EMR, electronic medical record.
Stakeholders universally saw benefit in increasing use of hospice and palliative care through ongoing titrated discussions between patients and CHWs. This template was recently used by lay navigators, leading to fewer hospitalizations and intensive care unit admissions at the end of life in cancer patients. 16 Activating patients to discuss palliative care domains may also facilitate the clinician's role in palliative and end-of-life care, decrease anxieties, and empower patients to make more informed decisions regarding their care.

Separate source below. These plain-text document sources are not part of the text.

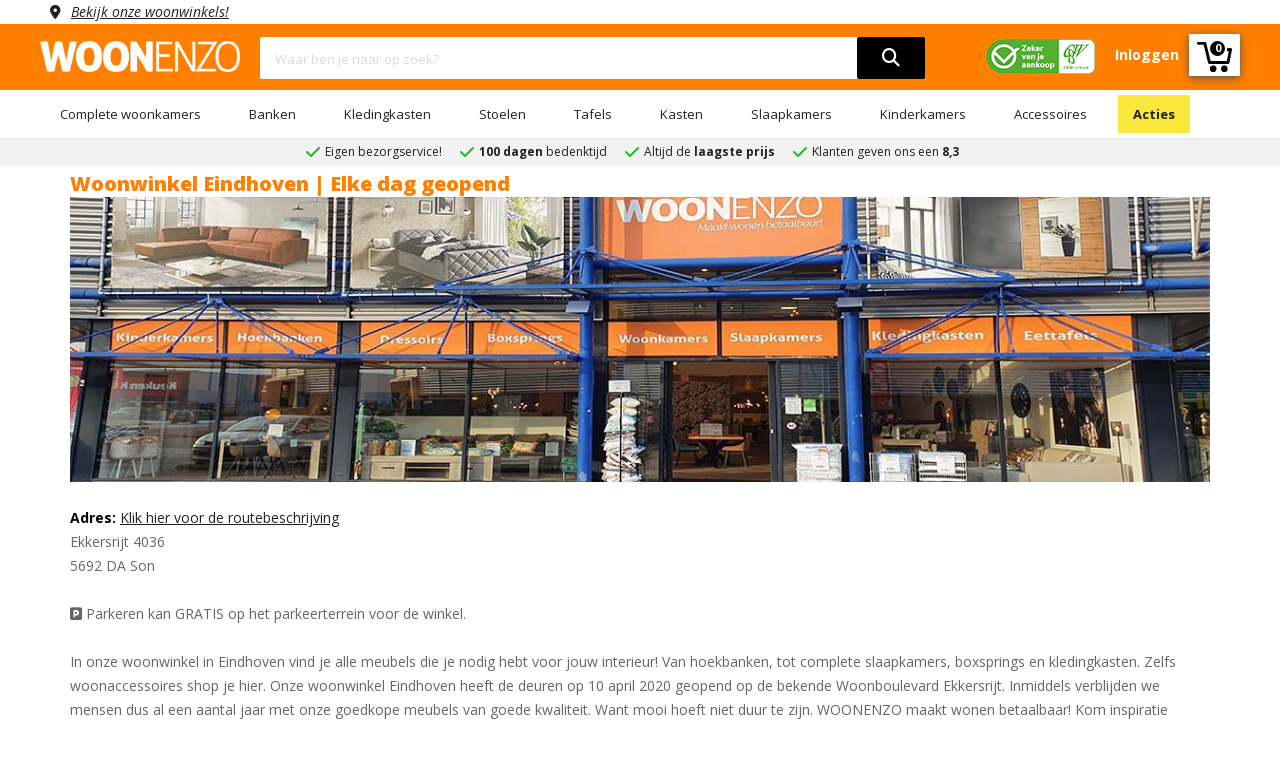

--- FILE ---
content_type: application/javascript
request_url: https://www.woonenzo.nl/templates/woonenzo/assets/js/footer-events.js
body_size: 247
content:

/*Fb-events*/
    function wnzoPhone(){
        fbq('track', 'Contact', {
            value: 0.00,
            currency: 'EUR'
        });
    };
    function wnzoWhatsapp(){
        fbq('track', 'StartTrial');
    };
    function wnzoEmail(){
        fbq('track', 'Lead');
    };

    window.onpageshow = function(event) {
    if (event.persisted) {
        window.location.reload()
    }
    };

These findings may extend the scope of practice of CHWs. Recent literature suggests that this can be done successfully. Fischer et al. implemented a culturally informed patient navigator intervention for Latinos with advanced medical illness. 17 Similarly, lay navigators have been utilized within health systems and cancer centers to improve use of advance care planning and care across the continuum of cancer from diagnosis through end of life.16,18 Alternatively, some authors have reported barriers to lay navigators' effectiveness supporting people with advanced cancer during follow-up meetings. 19 This literature was informative to our process and has grounded the refinement of CHW roles and training.
Our study has several limitations. First, challenges arose with recruiting advance-stage cancer patients to participate. Due to the nature of their illness, patients experienced acute illness or death, limiting their motivation or ability to participate. Second, palliative care is a complex, often misunderstood topic. To ensure everyone used the term the same way, a portion of each focus group was used to disseminate a common definition.
In this study, we assessed the views of African American patients with advanced cancer, their caregivers, and providers regarding how CHWs might be utilized to improve uptake of palliative care. Our group has developed a training program for CHWs and is in the process of piloting the intervention. By grounding our work in stakeholder input with outcomes and process relevant to them, we hope this intervention will be more relevant, sustainable, and a basis for expanded utilization of palliative care.
Footnotes
Acknowledgment
Agency for Healthcare Research and Quality (Grant No. 1K08HS024736-01).
Author Disclosure Statement
The authors have no financial or personal relationships that could inappropriately influence the work reported in this study.